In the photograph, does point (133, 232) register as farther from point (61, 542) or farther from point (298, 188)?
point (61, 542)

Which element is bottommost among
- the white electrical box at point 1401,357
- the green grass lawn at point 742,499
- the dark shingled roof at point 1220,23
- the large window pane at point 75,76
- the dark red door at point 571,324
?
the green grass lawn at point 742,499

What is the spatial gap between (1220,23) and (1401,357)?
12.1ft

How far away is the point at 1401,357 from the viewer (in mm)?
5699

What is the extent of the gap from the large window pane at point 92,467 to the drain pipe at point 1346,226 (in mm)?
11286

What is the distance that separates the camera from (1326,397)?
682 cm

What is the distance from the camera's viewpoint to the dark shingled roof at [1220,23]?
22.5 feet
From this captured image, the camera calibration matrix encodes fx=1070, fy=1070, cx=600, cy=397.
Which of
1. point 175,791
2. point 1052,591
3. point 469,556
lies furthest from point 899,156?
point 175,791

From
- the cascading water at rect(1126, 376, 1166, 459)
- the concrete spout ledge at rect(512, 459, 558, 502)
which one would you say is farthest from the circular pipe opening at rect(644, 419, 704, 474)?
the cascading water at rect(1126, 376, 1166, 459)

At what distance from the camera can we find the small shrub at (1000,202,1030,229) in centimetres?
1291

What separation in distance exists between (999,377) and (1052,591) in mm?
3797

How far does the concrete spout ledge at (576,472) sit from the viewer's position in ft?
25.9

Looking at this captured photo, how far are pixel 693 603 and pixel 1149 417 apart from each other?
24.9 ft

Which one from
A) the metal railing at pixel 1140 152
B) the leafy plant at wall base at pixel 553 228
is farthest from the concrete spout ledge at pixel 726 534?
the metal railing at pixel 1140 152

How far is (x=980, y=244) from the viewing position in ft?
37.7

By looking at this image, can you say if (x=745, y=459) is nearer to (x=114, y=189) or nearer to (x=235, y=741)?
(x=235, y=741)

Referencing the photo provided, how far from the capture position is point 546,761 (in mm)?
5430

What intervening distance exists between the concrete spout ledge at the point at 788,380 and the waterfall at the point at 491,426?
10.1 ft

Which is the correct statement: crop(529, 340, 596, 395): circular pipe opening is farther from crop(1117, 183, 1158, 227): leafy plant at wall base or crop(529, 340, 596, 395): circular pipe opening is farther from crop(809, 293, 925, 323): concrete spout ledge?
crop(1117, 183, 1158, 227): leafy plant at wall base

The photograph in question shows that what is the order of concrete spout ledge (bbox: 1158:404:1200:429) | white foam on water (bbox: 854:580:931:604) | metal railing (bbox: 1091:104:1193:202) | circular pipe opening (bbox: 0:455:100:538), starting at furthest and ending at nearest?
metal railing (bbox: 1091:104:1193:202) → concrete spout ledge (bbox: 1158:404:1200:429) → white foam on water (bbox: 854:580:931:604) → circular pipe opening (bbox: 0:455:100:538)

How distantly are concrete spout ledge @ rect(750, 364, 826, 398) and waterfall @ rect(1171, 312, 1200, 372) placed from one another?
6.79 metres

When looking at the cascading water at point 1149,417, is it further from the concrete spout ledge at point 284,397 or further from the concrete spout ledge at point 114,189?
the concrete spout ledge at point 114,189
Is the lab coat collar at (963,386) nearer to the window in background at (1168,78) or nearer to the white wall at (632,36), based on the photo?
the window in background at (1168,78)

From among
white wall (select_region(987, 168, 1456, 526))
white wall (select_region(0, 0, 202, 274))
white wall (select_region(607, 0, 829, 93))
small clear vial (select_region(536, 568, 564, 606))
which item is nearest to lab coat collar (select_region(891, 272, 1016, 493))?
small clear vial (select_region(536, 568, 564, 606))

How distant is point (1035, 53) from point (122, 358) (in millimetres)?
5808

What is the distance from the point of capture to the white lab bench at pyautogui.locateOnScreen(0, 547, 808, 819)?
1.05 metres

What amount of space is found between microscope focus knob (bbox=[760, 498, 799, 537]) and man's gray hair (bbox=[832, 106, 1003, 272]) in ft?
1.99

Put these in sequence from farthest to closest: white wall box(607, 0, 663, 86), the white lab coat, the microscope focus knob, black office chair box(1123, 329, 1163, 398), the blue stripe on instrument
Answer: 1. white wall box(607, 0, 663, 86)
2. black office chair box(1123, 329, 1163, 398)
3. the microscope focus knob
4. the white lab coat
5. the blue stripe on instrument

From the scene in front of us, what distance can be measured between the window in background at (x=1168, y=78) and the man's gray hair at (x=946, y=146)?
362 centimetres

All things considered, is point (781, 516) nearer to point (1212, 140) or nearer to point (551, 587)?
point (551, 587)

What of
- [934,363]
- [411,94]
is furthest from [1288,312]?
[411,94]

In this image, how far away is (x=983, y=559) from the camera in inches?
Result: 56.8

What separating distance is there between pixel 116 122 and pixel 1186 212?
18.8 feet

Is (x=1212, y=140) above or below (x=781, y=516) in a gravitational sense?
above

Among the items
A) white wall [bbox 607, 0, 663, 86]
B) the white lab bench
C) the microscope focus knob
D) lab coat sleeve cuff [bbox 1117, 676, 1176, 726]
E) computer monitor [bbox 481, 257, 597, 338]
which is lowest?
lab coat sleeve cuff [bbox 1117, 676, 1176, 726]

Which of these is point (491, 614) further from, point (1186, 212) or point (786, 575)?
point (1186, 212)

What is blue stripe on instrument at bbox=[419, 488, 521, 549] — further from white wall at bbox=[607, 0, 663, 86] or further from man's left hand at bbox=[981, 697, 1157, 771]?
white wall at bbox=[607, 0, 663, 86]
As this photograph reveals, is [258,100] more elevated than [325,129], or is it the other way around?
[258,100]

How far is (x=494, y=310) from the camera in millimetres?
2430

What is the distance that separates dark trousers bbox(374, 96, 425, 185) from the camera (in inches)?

Problem: Transcribe every entry exactly, omitting nothing.

Solution to the problem:
In the photograph, does point (133, 232) register as farther from point (61, 542) or farther from point (298, 188)?
point (61, 542)

Which element is bottommost among
- the white electrical box at point 1401,357
- the green grass lawn at point 742,499
- the dark shingled roof at point 1220,23
- the large window pane at point 75,76
- the dark red door at point 571,324
?
the green grass lawn at point 742,499

What is the spatial gap between (1220,23) and (1401,357)?
12.1ft

How far away is the point at 1401,357 from the viewer (in mm)?
5699

What is the extent of the gap from the large window pane at point 92,467 to the drain pipe at point 1346,226 (in mm)?
11286

What is the distance that separates the camera from (1326,397)?
682 cm

What is the distance from the camera's viewpoint to the dark shingled roof at [1220,23]?
22.5 feet
From this captured image, the camera calibration matrix encodes fx=1070, fy=1070, cx=600, cy=397.
Which of
1. point 175,791
2. point 1052,591
3. point 469,556
lies furthest from point 899,156?
point 175,791

From
- the cascading water at rect(1126, 376, 1166, 459)
- the concrete spout ledge at rect(512, 459, 558, 502)
which one would you say is farthest from the circular pipe opening at rect(644, 419, 704, 474)?
the cascading water at rect(1126, 376, 1166, 459)

At what distance from the camera can we find the small shrub at (1000,202,1030,229) in centimetres?
1291

What separation in distance exists between (999,377) and (1052,591) in mm?
3797

How far does the concrete spout ledge at (576,472) sit from the viewer's position in ft?
25.9

Looking at this captured photo, how far are pixel 693 603 and pixel 1149 417 apart from each other?
24.9 ft

Which one from
A) the metal railing at pixel 1140 152
B) the leafy plant at wall base at pixel 553 228
is farthest from the concrete spout ledge at pixel 726 534?
the metal railing at pixel 1140 152

How far is (x=980, y=244) from the viewing position in ft?
37.7

By looking at this image, can you say if (x=745, y=459) is nearer to (x=114, y=189) or nearer to (x=235, y=741)?
(x=235, y=741)

Referencing the photo provided, how far from the capture position is point 546,761 (in mm)?
5430

What intervening distance exists between the concrete spout ledge at the point at 788,380 and the waterfall at the point at 491,426?
10.1 ft

Which is the correct statement: crop(529, 340, 596, 395): circular pipe opening is farther from crop(1117, 183, 1158, 227): leafy plant at wall base or crop(529, 340, 596, 395): circular pipe opening is farther from crop(809, 293, 925, 323): concrete spout ledge?
crop(1117, 183, 1158, 227): leafy plant at wall base

The photograph in question shows that what is the order of concrete spout ledge (bbox: 1158:404:1200:429) | white foam on water (bbox: 854:580:931:604) | metal railing (bbox: 1091:104:1193:202) | circular pipe opening (bbox: 0:455:100:538), starting at furthest and ending at nearest?
metal railing (bbox: 1091:104:1193:202) → concrete spout ledge (bbox: 1158:404:1200:429) → white foam on water (bbox: 854:580:931:604) → circular pipe opening (bbox: 0:455:100:538)

How distantly are concrete spout ledge @ rect(750, 364, 826, 398) and waterfall @ rect(1171, 312, 1200, 372) placed from one another?
6.79 metres

When looking at the cascading water at point 1149,417, is it further from the concrete spout ledge at point 284,397 or further from the concrete spout ledge at point 114,189?
the concrete spout ledge at point 114,189
Is the lab coat collar at (963,386) nearer to the window in background at (1168,78) or nearer to the white wall at (632,36), based on the photo?
the window in background at (1168,78)

From among
white wall (select_region(987, 168, 1456, 526))
white wall (select_region(0, 0, 202, 274))
white wall (select_region(607, 0, 829, 93))
small clear vial (select_region(536, 568, 564, 606))
which item is nearest to lab coat collar (select_region(891, 272, 1016, 493))?
small clear vial (select_region(536, 568, 564, 606))

How distant is point (1035, 53) from point (122, 358) (in millimetres)?
5808

What is the distance from the point of capture to the white lab bench at pyautogui.locateOnScreen(0, 547, 808, 819)?
1.05 metres

What amount of space is found between microscope focus knob (bbox=[760, 498, 799, 537]) and man's gray hair (bbox=[832, 106, 1003, 272]) in ft?
1.99

Put these in sequence from farthest to closest: white wall box(607, 0, 663, 86), the white lab coat, the microscope focus knob, black office chair box(1123, 329, 1163, 398), the blue stripe on instrument
Answer: 1. white wall box(607, 0, 663, 86)
2. black office chair box(1123, 329, 1163, 398)
3. the microscope focus knob
4. the white lab coat
5. the blue stripe on instrument

From the scene in front of us, what distance can be measured between the window in background at (x=1168, y=78) and the man's gray hair at (x=946, y=146)?
362 centimetres

All things considered, is point (781, 516) nearer to point (1212, 140) or nearer to point (551, 587)?
point (551, 587)

What of
- [934,363]
- [411,94]
is furthest from [1288,312]?
[411,94]

In this image, how far away is (x=983, y=559) from the camera in inches?
Result: 56.8

What separating distance is there between pixel 116 122 and pixel 1186 212?
18.8 feet

Is (x=1212, y=140) above or below (x=781, y=516) in a gravitational sense?
above

Among the items
A) white wall [bbox 607, 0, 663, 86]
B) the white lab bench
C) the microscope focus knob
D) lab coat sleeve cuff [bbox 1117, 676, 1176, 726]
E) computer monitor [bbox 481, 257, 597, 338]
which is lowest?
lab coat sleeve cuff [bbox 1117, 676, 1176, 726]

Which of these is point (491, 614) further from, point (1186, 212) or point (786, 575)?
point (1186, 212)

What is blue stripe on instrument at bbox=[419, 488, 521, 549] — further from white wall at bbox=[607, 0, 663, 86] or further from man's left hand at bbox=[981, 697, 1157, 771]?
white wall at bbox=[607, 0, 663, 86]
As this photograph reveals, is [258,100] more elevated than [325,129], or is it the other way around?
[258,100]

How far is (x=494, y=310) from the camera in millimetres?
2430

What is the distance that separates dark trousers bbox(374, 96, 425, 185) from the camera (in inches)?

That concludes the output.